Describe the experiment that provided evidence that the proton is positively charged. What observation led Rutherford to propose the existence of the neutron? What is the difference between Rutherford’s model of the atom and the model altoalsimce.orgists use today? If cathode rays are not deflected when they pass through a region of space, what does this imply about the presence or absence of a magnetic field perpendicular to the path of the rays in that region? Describe the outcome that would be expected from Rutherford’s experiment if the charge on α particles had remained the same but the nucleus were negatively charged. If the nucleus were neutral, what would have been the outcome? Describe the differences between an α particle, a β particle, and a γ ray. Which has the greatest ability to penetrate matter?

### Numerical Problems

Please be sure you are familiar with the topics discussed in Section 1.6 before proceeding to the Numerical Problems.

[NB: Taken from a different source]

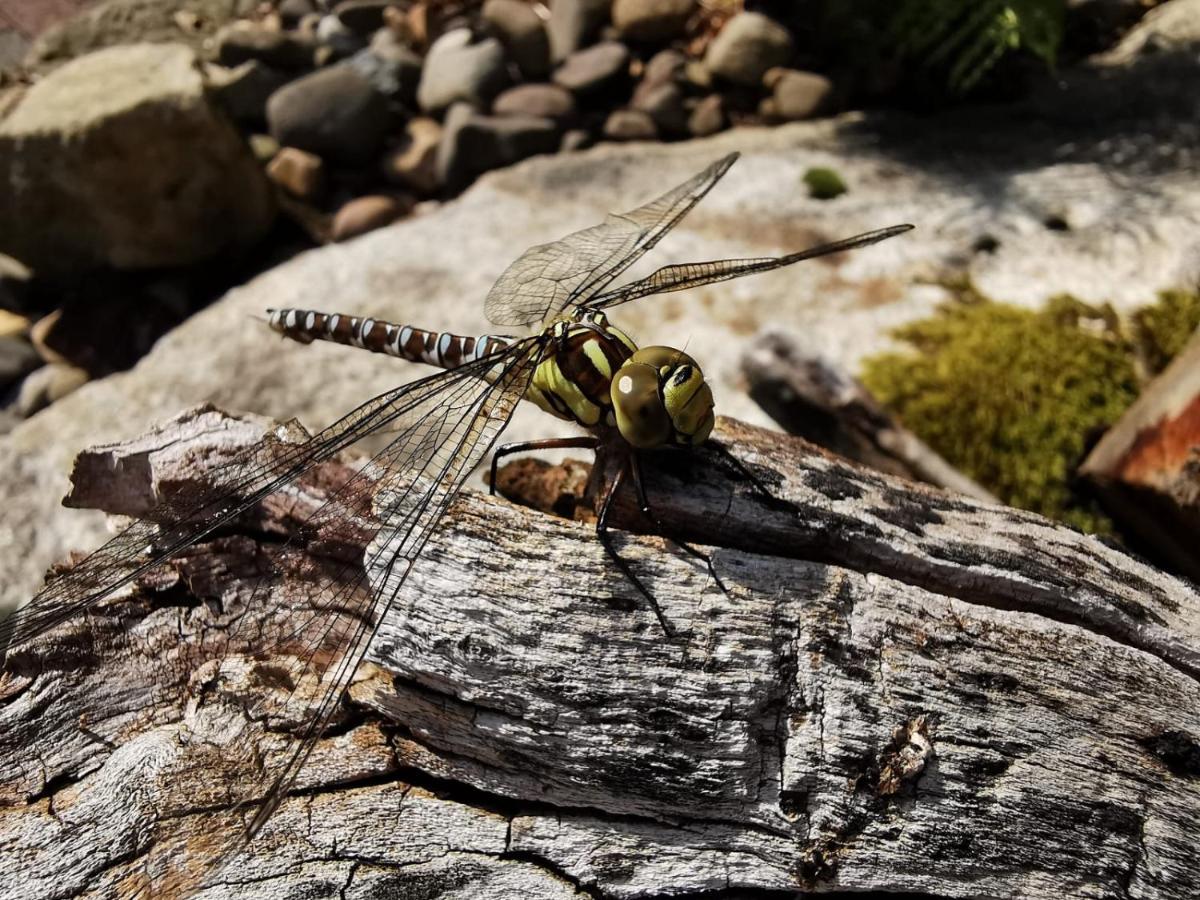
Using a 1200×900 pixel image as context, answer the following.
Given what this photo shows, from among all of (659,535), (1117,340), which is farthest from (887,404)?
(659,535)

Using the data in Table 1.3 and the periodic table, calculate the percentage of the mass of a silicon atom that is due to electrons. protons. Using the data in Table 1.3 and the periodic table, calculate the percentage of the mass of a helium atom that is due to electrons. protons.
The radius of an atom is approximately 104 times larger than the radius of its nucleus. If the radius of the nucleus were 1.0 cm, what would be the radius of the atom in centimeters? in miles? The total charge on an oil drop was found to be 3.84 × 10−18 coulombs. What is the total number of electrons contained in the drop?